For the string "rgba", find every matching line in the records and copy it.

Saved data entries:

------------------------

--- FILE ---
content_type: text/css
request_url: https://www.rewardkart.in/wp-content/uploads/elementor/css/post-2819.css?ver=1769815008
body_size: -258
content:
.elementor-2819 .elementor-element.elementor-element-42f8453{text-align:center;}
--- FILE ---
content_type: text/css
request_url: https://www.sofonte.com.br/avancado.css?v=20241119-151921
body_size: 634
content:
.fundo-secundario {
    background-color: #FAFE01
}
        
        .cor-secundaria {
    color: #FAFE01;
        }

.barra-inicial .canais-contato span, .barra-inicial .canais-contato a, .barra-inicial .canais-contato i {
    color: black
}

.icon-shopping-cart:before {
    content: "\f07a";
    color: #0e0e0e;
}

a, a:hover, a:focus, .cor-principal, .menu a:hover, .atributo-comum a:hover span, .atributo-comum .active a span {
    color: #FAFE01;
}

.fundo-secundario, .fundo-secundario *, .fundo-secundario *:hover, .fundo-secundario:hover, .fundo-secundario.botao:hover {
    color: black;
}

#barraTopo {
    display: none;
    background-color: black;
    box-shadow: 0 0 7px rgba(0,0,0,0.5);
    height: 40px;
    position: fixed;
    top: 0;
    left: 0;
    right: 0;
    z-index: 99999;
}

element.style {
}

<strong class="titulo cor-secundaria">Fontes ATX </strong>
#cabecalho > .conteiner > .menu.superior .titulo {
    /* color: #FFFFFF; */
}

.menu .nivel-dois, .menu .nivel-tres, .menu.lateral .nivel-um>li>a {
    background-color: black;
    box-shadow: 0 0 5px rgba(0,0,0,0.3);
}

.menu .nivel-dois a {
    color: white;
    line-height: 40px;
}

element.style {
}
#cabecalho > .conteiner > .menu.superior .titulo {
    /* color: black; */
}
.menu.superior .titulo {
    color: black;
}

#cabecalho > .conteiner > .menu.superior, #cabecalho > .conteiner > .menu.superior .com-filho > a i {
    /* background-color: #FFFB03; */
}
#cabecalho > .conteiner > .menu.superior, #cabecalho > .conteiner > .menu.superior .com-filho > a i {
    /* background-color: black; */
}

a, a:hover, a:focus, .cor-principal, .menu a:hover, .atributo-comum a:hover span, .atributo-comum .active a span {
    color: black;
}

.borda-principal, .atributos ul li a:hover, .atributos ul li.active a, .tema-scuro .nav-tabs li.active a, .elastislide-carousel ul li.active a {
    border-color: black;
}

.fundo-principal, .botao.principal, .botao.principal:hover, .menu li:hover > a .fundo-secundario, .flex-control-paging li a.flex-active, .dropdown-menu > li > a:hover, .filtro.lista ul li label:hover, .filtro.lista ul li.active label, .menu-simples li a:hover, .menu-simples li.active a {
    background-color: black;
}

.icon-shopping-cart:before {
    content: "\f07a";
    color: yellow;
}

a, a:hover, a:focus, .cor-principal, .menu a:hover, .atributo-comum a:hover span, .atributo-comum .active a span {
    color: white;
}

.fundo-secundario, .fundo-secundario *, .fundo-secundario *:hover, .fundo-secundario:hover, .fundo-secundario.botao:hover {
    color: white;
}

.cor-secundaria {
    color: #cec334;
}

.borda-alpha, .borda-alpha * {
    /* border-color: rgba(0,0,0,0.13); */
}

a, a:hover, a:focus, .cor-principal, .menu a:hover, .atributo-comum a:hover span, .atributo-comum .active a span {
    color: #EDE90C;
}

------------------------

Answer space:
    box-shadow: 0 0 7px rgba(0,0,0,0.5);
    box-shadow: 0 0 5px rgba(0,0,0,0.3);
    /* border-color: rgba(0,0,0,0.13); */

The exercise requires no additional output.